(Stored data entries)
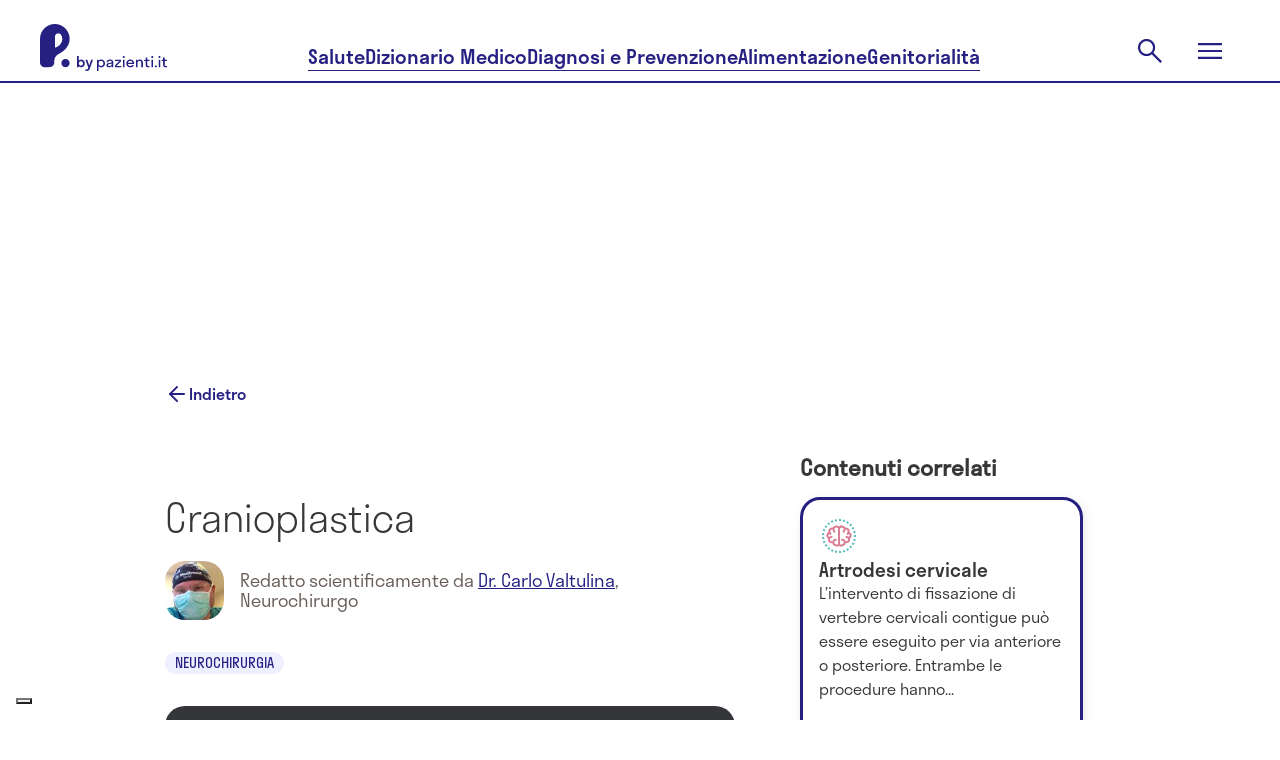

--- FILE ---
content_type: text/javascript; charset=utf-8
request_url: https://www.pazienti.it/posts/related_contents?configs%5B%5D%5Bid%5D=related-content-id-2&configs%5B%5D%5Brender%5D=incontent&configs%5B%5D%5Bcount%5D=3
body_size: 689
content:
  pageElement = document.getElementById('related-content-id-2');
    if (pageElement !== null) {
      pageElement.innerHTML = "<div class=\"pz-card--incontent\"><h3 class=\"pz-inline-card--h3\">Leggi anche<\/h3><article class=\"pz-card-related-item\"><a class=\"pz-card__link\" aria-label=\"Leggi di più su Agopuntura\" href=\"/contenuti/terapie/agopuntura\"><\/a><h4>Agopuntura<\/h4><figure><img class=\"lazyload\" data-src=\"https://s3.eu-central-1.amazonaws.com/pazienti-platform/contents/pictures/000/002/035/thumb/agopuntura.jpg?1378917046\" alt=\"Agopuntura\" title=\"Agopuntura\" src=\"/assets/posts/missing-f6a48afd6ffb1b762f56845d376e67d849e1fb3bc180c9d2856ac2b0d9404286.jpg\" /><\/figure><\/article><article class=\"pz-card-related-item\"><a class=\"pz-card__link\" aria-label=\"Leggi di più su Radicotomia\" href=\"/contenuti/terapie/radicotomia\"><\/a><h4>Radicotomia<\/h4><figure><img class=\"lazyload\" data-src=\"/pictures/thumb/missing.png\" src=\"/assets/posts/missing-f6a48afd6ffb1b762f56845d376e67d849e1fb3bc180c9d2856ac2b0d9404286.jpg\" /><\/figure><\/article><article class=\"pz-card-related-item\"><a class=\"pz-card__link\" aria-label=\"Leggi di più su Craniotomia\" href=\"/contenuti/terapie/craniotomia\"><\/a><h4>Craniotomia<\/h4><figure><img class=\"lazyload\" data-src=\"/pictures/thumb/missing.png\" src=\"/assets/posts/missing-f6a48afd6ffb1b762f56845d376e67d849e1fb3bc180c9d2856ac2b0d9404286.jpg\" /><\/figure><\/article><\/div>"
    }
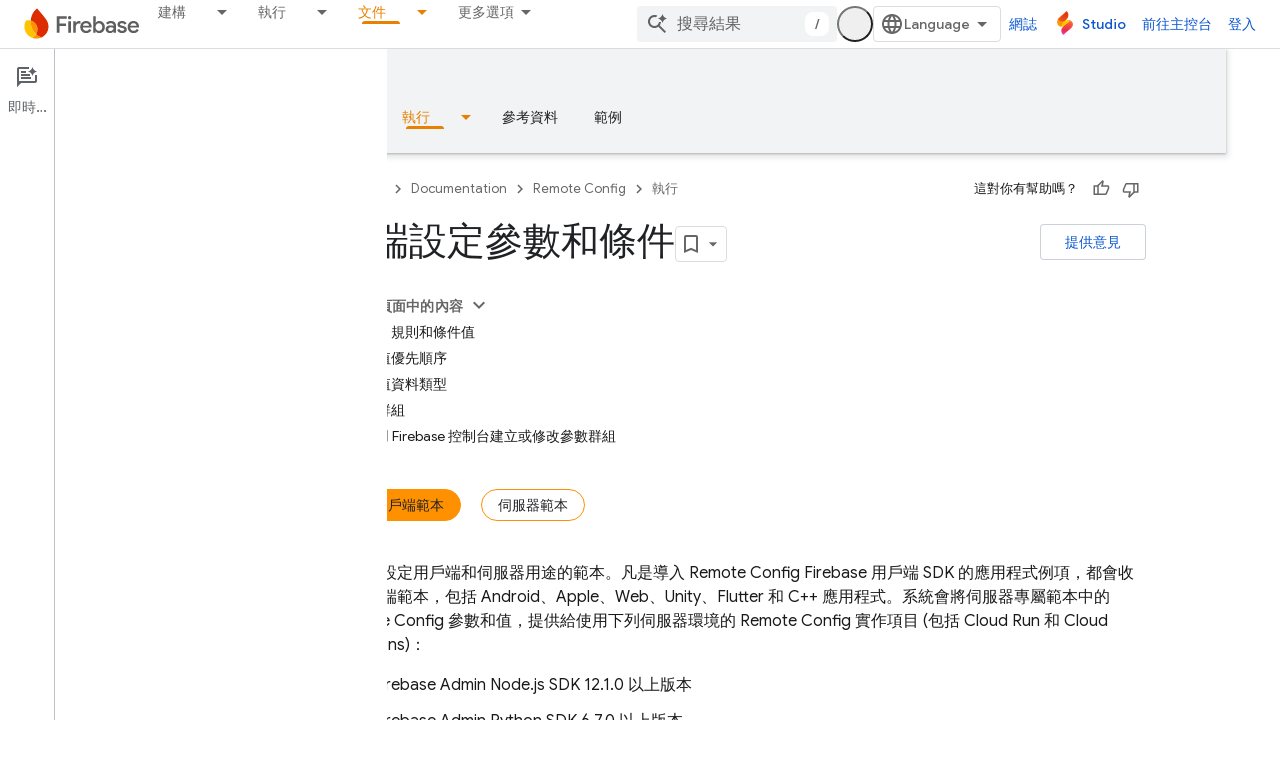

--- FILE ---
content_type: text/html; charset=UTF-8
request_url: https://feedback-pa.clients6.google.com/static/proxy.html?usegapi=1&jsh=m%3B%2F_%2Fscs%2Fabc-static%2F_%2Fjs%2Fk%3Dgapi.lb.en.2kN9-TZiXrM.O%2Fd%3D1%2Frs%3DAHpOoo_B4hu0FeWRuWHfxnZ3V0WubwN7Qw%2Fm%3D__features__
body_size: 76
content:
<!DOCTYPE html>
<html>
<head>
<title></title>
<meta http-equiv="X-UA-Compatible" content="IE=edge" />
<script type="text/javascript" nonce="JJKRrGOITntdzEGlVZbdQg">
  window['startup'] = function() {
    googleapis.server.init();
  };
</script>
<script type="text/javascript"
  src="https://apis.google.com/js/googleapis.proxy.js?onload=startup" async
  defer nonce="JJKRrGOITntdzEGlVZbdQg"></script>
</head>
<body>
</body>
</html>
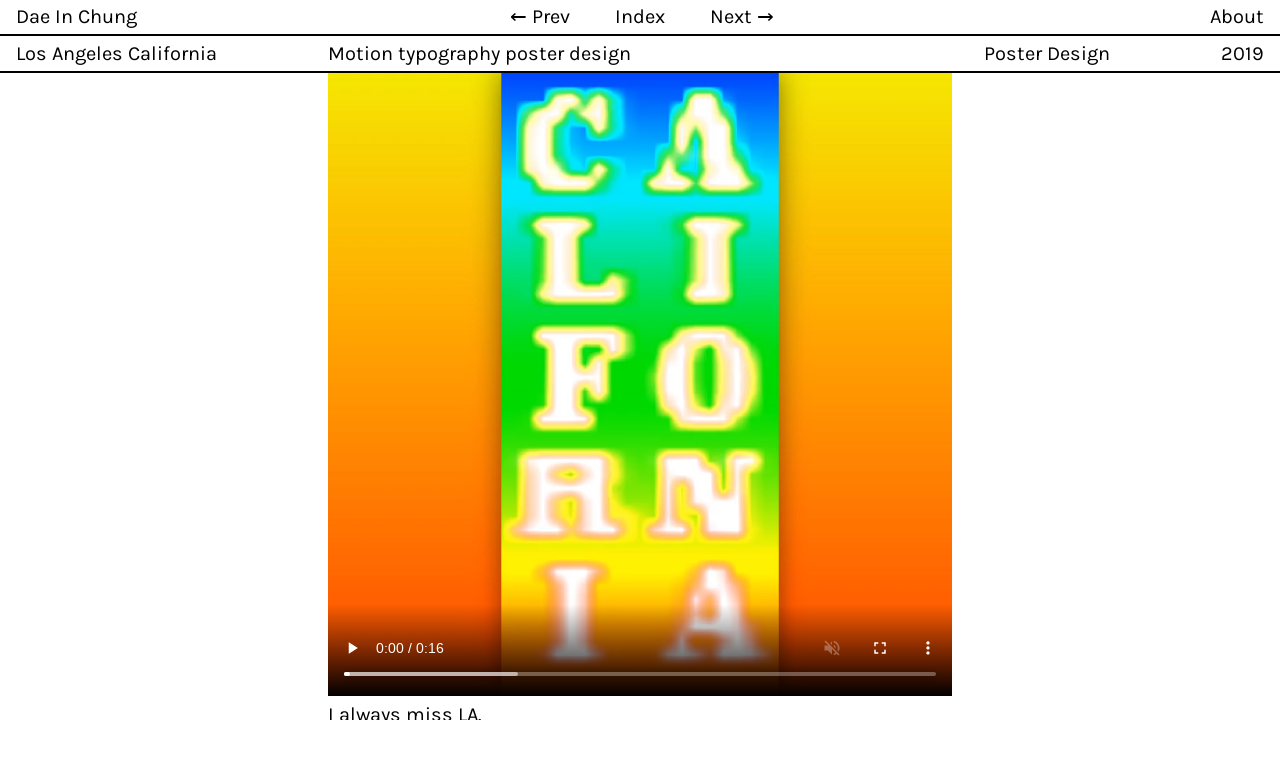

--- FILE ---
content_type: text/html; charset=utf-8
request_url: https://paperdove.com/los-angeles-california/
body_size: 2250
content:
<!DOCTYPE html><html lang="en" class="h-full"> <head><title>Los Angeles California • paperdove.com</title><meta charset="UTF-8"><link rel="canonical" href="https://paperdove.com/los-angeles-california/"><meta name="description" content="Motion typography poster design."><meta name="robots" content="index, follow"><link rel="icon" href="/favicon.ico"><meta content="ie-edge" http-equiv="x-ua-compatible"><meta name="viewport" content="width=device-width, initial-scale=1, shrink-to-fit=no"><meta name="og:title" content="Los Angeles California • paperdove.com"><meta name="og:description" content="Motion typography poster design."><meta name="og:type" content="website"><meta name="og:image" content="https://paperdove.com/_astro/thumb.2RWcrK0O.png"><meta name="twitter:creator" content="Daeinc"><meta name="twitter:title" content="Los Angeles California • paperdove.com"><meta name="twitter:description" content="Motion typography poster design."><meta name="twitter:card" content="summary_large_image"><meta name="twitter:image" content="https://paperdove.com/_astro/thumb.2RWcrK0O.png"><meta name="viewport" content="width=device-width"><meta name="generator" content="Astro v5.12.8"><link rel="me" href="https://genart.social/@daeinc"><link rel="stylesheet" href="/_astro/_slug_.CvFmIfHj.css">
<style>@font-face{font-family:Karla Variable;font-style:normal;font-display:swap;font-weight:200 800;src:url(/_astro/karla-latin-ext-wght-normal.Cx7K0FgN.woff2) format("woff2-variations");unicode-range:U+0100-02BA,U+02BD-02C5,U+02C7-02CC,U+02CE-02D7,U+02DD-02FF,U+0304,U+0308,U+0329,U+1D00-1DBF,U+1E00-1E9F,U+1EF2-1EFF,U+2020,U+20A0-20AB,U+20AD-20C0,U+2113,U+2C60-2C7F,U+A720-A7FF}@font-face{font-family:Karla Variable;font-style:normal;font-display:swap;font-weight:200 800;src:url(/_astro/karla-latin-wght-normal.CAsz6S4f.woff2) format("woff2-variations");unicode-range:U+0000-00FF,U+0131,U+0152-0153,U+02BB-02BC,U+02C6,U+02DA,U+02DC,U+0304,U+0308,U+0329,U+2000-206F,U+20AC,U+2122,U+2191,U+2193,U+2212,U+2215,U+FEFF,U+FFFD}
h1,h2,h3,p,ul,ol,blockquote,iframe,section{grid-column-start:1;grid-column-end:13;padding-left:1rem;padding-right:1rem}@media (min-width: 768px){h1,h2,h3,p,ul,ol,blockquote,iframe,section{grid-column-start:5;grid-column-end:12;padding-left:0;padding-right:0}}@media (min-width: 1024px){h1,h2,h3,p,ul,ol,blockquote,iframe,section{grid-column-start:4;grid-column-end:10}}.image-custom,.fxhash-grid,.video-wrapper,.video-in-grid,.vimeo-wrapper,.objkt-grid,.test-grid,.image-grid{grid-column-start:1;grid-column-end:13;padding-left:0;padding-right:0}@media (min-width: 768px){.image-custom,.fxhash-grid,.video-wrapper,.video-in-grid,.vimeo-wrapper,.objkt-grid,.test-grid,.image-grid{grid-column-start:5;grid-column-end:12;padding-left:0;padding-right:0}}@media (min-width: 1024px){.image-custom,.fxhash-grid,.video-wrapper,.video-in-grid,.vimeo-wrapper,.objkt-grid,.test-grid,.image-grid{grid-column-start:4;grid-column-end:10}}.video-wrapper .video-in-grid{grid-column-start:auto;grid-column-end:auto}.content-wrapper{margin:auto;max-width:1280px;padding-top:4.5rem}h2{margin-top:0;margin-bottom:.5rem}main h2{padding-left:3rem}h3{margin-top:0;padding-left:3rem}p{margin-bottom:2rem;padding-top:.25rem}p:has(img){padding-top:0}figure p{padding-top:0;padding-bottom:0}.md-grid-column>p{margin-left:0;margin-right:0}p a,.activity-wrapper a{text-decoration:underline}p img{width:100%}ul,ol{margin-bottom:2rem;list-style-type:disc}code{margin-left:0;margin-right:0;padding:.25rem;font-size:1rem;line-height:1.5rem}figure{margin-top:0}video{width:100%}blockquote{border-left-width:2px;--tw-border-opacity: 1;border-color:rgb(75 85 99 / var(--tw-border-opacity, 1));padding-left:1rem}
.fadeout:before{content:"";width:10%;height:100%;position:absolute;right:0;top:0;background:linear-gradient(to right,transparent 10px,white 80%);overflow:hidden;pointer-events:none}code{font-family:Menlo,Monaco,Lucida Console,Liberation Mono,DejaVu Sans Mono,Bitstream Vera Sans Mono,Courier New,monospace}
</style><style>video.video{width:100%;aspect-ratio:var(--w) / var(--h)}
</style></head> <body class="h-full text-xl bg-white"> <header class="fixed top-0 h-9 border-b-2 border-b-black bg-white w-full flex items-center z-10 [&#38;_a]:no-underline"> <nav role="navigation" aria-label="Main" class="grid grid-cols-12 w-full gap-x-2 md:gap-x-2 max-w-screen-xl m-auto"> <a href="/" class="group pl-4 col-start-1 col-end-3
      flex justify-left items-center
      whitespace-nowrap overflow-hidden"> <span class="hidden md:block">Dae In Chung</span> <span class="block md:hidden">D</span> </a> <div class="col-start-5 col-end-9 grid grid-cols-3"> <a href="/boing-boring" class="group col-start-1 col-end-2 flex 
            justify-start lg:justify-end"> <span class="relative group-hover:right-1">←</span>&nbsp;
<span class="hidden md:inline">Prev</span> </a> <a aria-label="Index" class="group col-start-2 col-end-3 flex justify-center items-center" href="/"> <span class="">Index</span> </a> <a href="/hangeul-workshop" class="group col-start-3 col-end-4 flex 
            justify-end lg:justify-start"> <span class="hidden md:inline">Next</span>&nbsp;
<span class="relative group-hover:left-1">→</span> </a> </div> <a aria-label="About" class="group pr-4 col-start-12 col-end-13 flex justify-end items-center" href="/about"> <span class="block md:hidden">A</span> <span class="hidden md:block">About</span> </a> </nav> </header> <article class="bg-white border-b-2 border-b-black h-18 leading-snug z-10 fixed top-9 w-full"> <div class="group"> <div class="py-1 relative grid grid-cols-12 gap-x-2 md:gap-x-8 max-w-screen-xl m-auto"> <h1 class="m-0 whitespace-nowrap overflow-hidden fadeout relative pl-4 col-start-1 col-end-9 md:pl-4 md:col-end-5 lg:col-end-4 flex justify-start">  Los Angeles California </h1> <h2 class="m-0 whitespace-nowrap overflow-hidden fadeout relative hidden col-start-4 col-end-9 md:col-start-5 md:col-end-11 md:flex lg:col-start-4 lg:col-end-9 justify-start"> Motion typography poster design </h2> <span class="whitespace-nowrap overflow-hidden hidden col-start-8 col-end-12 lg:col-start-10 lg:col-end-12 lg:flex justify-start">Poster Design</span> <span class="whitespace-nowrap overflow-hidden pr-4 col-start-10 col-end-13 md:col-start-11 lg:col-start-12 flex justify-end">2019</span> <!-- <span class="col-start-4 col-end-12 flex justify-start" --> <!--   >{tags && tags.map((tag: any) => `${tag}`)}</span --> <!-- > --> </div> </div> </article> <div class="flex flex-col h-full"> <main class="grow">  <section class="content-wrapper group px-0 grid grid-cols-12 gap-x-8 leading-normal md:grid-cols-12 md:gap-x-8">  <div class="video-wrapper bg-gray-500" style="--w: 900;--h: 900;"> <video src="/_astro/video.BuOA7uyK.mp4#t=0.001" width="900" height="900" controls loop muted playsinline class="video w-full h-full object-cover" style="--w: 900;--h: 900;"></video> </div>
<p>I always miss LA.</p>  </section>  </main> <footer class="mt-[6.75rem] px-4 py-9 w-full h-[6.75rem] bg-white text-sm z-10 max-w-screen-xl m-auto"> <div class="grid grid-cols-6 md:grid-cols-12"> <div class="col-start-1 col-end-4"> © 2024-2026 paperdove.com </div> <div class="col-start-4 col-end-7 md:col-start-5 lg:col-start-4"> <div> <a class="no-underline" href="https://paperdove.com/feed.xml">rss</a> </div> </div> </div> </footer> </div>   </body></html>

- Task to carry out: The answer must be a single number: how many lines above contain the word "DOCTYPE".

- Your solution: 2